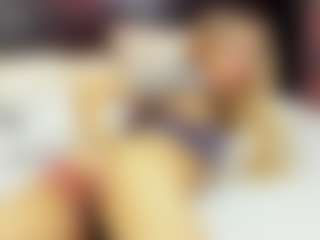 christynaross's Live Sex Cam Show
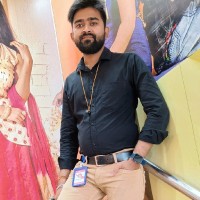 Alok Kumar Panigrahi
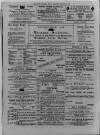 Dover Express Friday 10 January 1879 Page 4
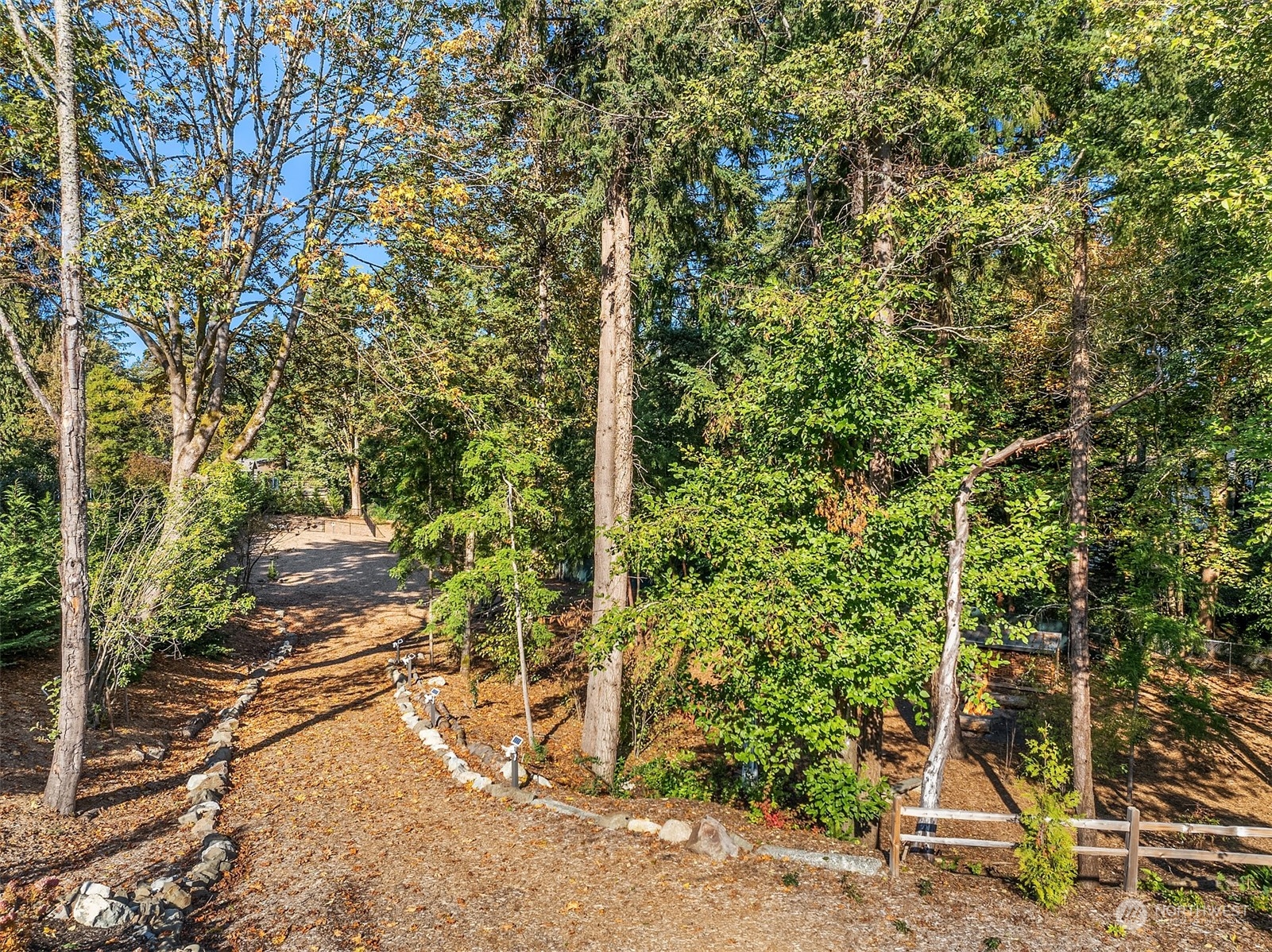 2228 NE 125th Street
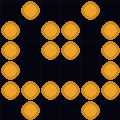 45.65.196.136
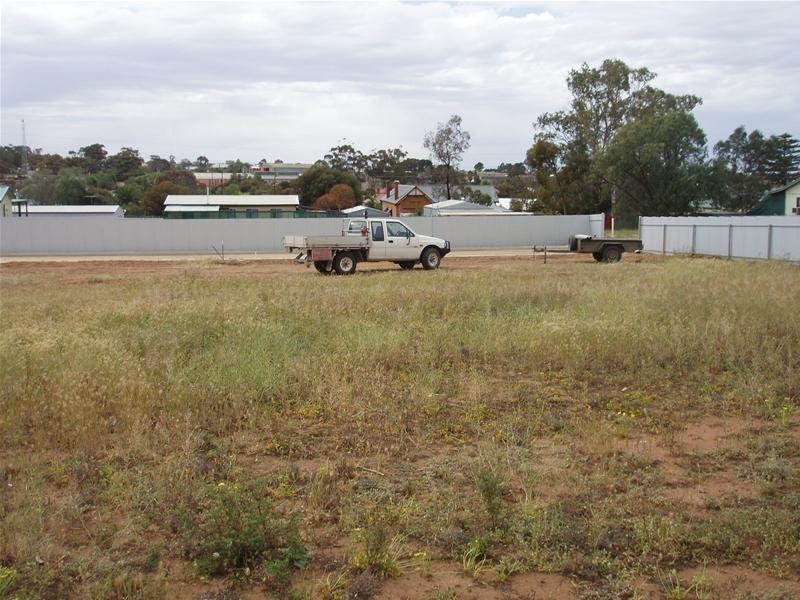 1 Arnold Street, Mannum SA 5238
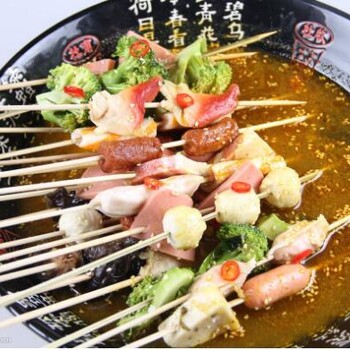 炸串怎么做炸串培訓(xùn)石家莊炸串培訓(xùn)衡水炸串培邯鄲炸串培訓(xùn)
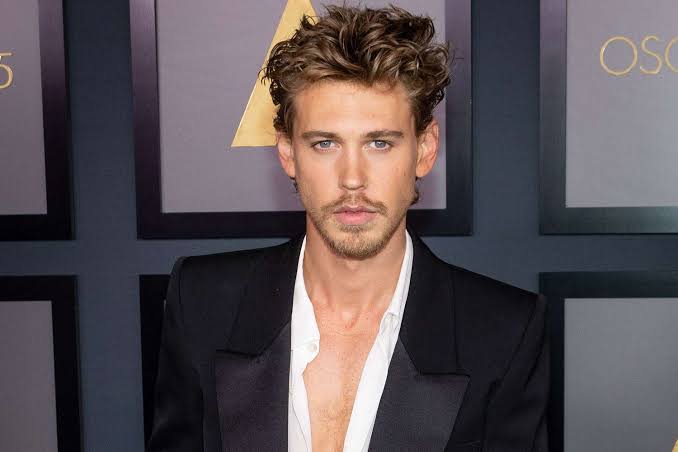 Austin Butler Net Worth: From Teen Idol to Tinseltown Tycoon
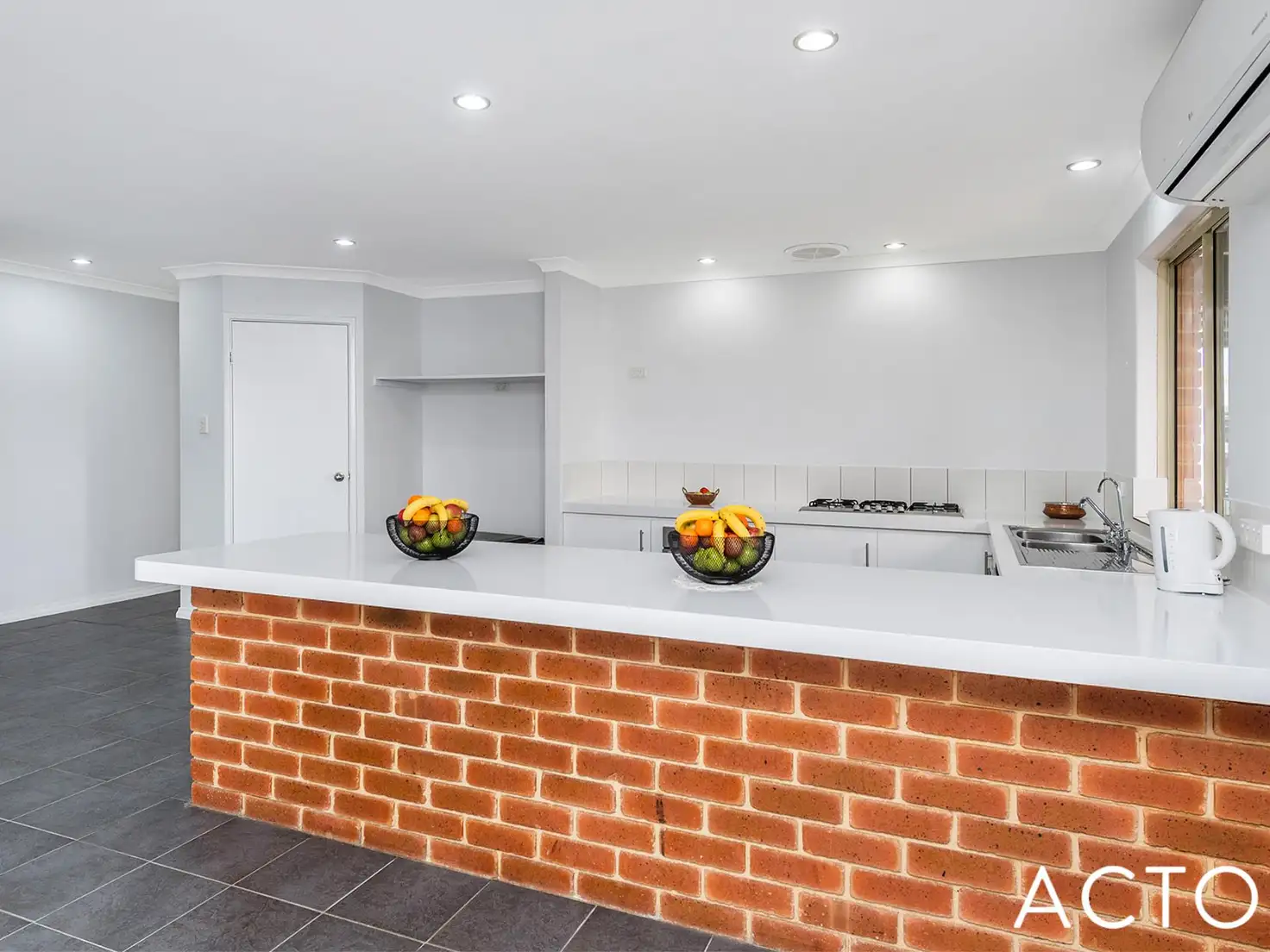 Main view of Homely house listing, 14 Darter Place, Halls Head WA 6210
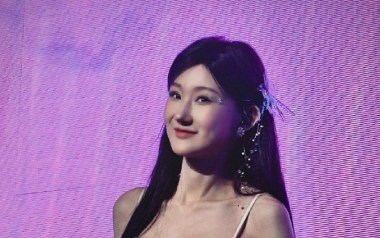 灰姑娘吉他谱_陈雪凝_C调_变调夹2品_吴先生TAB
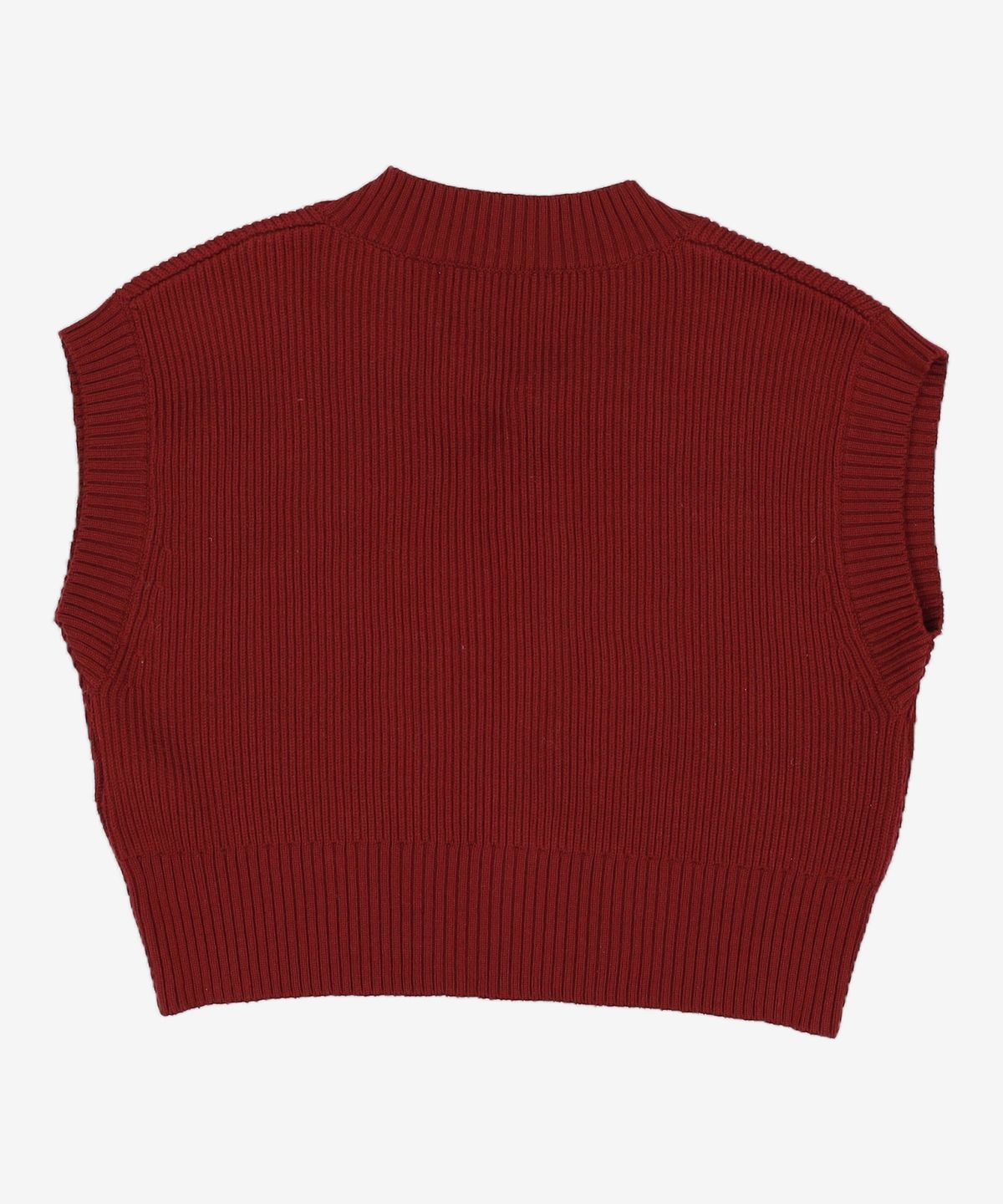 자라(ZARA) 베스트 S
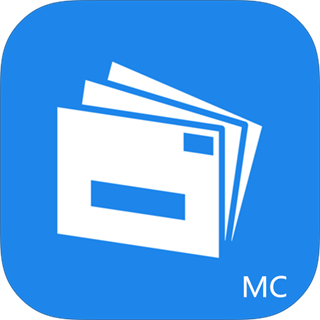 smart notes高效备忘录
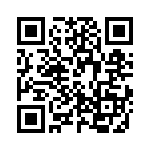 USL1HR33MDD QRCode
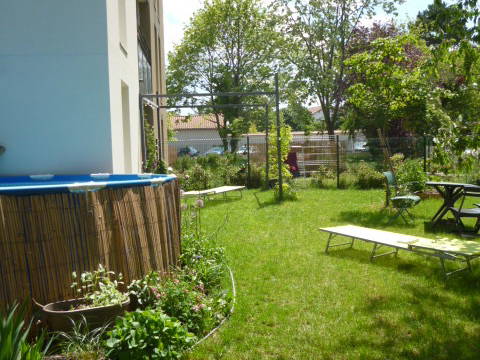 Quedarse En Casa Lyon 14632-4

+===+

TASK TO CARRY OUT: When a record holds a picture, leave that picture out; copy the rest verbatim.

ANSWER TO THE PROBLEM:
 christynaross's Live Sex Cam Show
 Alok Kumar Panigrahi
 Dover Express Friday 10 January 1879 Page 4
 2228 NE 125th Street
 45.65.196.136
 1 Arnold Street, Mannum SA 5238
 炸串怎么做炸串培訓(xùn)石家莊炸串培訓(xùn)衡水炸串培邯鄲炸串培訓(xùn)
 Austin Butler Net Worth: From Teen Idol to Tinseltown Tycoon
 Main view of Homely house listing, 14 Darter Place, Halls Head WA 6210
 灰姑娘吉他谱_陈雪凝_C调_变调夹2品_吴先生TAB
 자라(ZARA) 베스트 S
 smart notes高效备忘录
 USL1HR33MDD QRCode
 Quedarse En Casa Lyon 14632-4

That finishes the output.